> _PROVIDED PASSAGE_:
Hubble’s new views of Jupiter and Uranus

[Jupiter: left] - The forecast for Jupiter is for stormy weather at low northern latitudes. A prominent string of alternating storms is visible, forming a ‘vortex street’ as some planetary astronomers call it. This is a wave pattern of nested cyclones and anticyclones, locked together like the alternating gears of a machine moving clockwise and counterclockwise. If the storms get close enough to each other and merge together, they could build an even larger storm, potentially rivalling the current size of the Great Red Spot. The staggered pattern of cyclones and anticyclones prevents individual storms from merging. Activity is also seen interior to these storms; in the 1990s Hubble didn’t see any cyclones or anticyclones with built-in thunderstorms, but these storms have sprung up in the last decade. Strong colour differences indicate that Hubble is seeing different cloud heights and depths as well.

The orange moon Io photobombs this view of Jupiter’s multicoloured cloud tops, casting a shadow toward the planet’s western limb. Hubble’s resolution is so sharp that it can see Io’s mottled-orange appearance, the result of its numerous active volcanoes. These volcanoes were first discovered when the Voyager 1 spacecraft flew by in 1979. The moon’s molten interior is overlaid by a thin crust through which the volcanoes eject material. Sulphur takes on various hues at different temperatures, which is why Io’s surface is so colourful. This image was taken on 12 November 2022.

> _DATA BLOCK_:

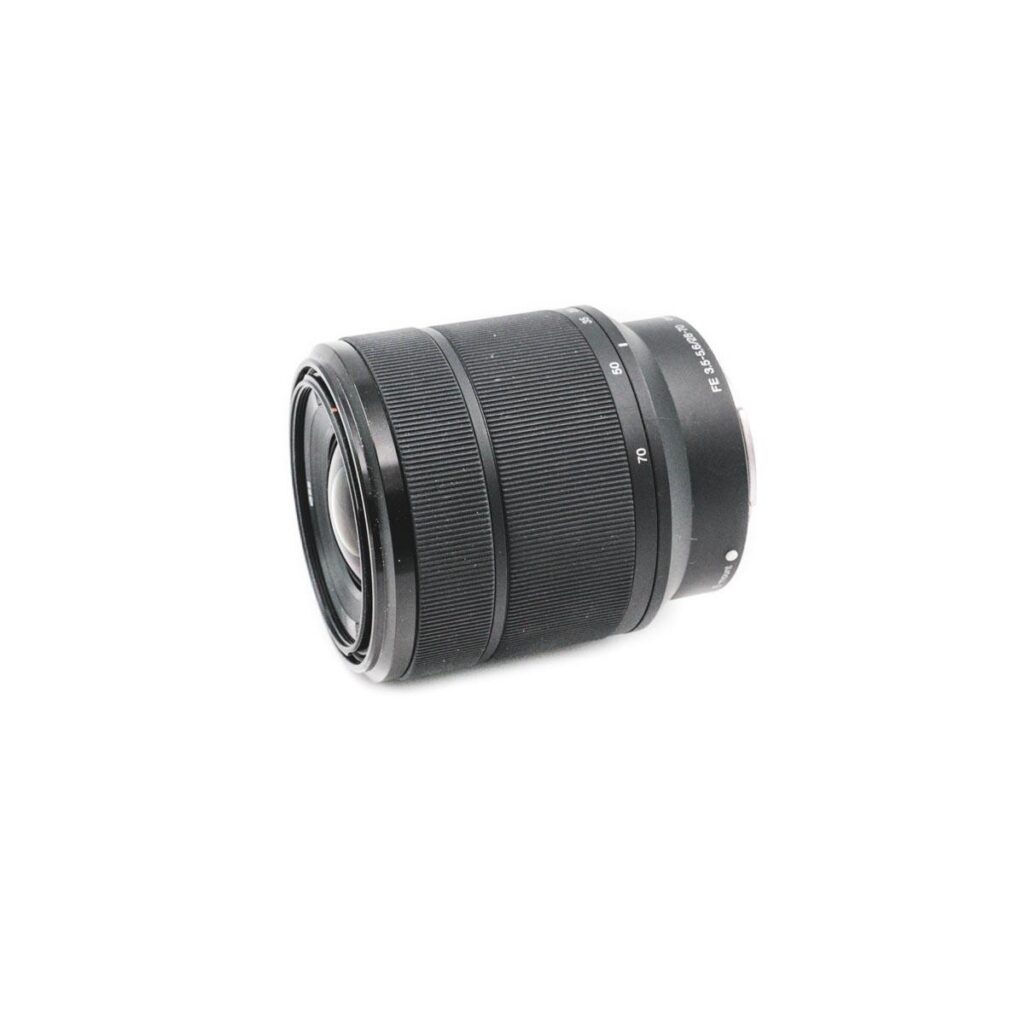 sony 28-70mm 3.5-5.6 2 sony 28-70mm 3.5-5.6 2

> _TASK LIST_:
a: According to the Hubble text, when were Io's volcanoes first discovered?
b: Using the Hubble text, list every planet, moon, space telescope and spacecraft it names.
c: Say whether each statement agrees with the Hubble text: (i) The staggered pattern of cyclones and anticyclones allows individual storms to merge. (ii) In the 1990s Hubble saw cyclones with built-in thunderstorms. (iii) Io casts a shadow toward Jupiter's western limb.

> _ANSWERS TO THE TASKS_:
a: They were first discovered in 1979, when the Voyager 1 spacecraft flew by.

b: Jupiter, Uranus, Io, Hubble, Voyager 1

c:
(i) No: "The staggered pattern of cyclones and anticyclones prevents individual storms from merging."
(ii) No: "in the 1990s Hubble didn’t see any cyclones or anticyclones with built-in thunderstorms"
(iii) Yes: "casting a shadow toward the planet’s western limb"